I'd like to know if someone can help me with the following problem. I have serveral movie files with the extension *.bin they came with a *.cue file and i use CDRWIN 3.9d to burn them and it workes fine. 
Although some files are above 800 mb i can burn them on a 80 min blanc cdr. 
I have also some files DL that didn't came with the *.cue file 
Now my question is can you make the *.cue file if you have only the *.bin file? 
Or is there some other way to get these movie's on a cd just like all the other .bin files that came with the *.cue files?

I realy need some help becouse my 120 GB harddrive s running out of data for me ! 

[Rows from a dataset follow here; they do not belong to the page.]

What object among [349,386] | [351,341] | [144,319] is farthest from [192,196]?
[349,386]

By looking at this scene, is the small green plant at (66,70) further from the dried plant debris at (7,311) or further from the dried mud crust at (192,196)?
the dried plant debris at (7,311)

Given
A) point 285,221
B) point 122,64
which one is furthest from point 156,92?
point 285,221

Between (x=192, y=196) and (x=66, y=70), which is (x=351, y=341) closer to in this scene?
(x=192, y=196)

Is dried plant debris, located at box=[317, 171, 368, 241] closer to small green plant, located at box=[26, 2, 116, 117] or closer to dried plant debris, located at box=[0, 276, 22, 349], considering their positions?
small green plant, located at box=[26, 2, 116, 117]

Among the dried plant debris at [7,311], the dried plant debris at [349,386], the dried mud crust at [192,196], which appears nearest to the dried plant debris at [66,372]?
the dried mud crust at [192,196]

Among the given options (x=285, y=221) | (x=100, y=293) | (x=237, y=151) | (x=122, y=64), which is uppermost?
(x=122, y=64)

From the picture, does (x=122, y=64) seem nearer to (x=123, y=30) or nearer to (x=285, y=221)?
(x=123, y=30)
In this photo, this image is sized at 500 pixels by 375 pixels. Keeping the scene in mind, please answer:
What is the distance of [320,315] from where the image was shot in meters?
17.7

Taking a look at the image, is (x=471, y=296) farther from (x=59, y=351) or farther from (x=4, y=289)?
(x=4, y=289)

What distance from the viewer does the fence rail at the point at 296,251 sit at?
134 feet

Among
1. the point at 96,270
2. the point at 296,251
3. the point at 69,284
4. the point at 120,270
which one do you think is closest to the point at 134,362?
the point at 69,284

I realy like too BURN them all !!!!



tnx for helping
Dutch tactical fighters
[TSB] clansite


----------



## Nocomply (Aug 15, 2003)

Not tried burning a .bin without the cue, but alcohol 120% seems rather good at mounting cueless bins on phantom drives. From there u could just drag the mpeg from the image and re-author it with Nero


----------



## jeopardy (Aug 21, 2003)

tnx for your repley, i allready tried to burn the files after renaming it to mpg or mpeg it works but the difference is that when you have a *cue file you can burn a 812 mb file on a 700 Mb cd. when i rename the file it is still more than 800 mb and nero can't off course burn it on a 700 mb cd.....
those 120 % alcohol is a rather good idee.. i feel much better now !!! what do you mean by te-author it? can you explane?


----------



## gotrootdude (Feb 19, 2003)

Try renameing the .bin file into a .iso file.


----------



## Nocomply (Aug 15, 2003)

sorry this is a bit late but...



actually you can burn an 812 mpeg file onto a 700 meg CD using Nero. Using nero express, just choose "Super Video CD".

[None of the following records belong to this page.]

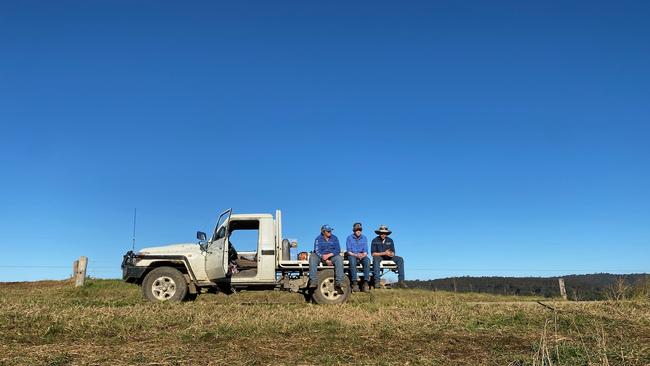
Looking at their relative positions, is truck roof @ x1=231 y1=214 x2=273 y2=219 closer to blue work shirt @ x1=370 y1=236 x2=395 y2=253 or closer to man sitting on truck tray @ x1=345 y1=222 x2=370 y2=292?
man sitting on truck tray @ x1=345 y1=222 x2=370 y2=292

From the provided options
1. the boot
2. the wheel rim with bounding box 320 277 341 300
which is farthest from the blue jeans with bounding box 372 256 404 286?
the wheel rim with bounding box 320 277 341 300

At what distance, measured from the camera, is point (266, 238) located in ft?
38.3

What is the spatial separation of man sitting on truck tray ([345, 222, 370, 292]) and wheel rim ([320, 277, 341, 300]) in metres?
0.48

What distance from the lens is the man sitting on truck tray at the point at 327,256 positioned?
11.3 m

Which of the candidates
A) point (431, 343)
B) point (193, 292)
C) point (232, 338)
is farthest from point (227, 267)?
point (431, 343)

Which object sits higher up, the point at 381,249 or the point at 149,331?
the point at 381,249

"Add file" using the browser and nero scans it to make sure its SVCD compliant and then burns it to a 700 meg CD.

Someone gave me an SVCD of a film a while back and it just wouldn't play in my DVD player. I put it in the computer, dragged off the mpeg and re-authored / burned it without taking any notice of the mpegs file size. 

It was only afterwards i noticed the video file was 800 meg. I have no ideo where the extra 100 meg goes but it always works.


----------



## jbcalg (Oct 29, 2001)

> _Originally posted by Nocomply:_
> * I have no ideo where the extra 100 meg goes but it always works. *


smoke and mirrors LOL - apples and oranges actually - you're burning in a different mode than other data

here's an easy explanation
(from: http://www.dvdrhelp.com/faq#740)
_How come that I can fit 740 MB on a 74 min CD or 800 MB on a 80 min CD? 
A VCD,XVCD,XSVCD or SVCD are burned in mode 2 form 2 instead of ordinary data mode where you fit 650 MB on a 74 min CD. The mode2 form2 has less error correction than data mode.

80 min CD
VCD/SVCD/XVCD mode
Mode2 Form2 = 2324 bytes/sector = 360 000 * 2324 = about 800 MB on a 80 min CD.
Data mode
Mode1 Form1 = 2048 bytes/sector = 360 000 * 2048 = about 700 MB on a 80 min CD.

(a 80min CD has 75 sectors/s = 80min CD * 60 * 75 = 360000)

74 min CD
VCD/SVCD/XVCD mode
Mode2 Form2 = 2324 bytes/sector = 333 000 * 2324 = about 740 MB on a 74 min CD.
Data mode
Mode1 Form1 = 2048 bytes/sector = 333 000 * 2048 = about 650 MB on a 74 min CD.

(a 74min CD has 75 sectors/s = 74min CD * 60 * 75 = 333000)_

or read more here: http://www.dvdrhelp.com/forum/userguides/135642.php


----------



## Nocomply (Aug 15, 2003)

Doh ! You've spoiled the mystery now


----------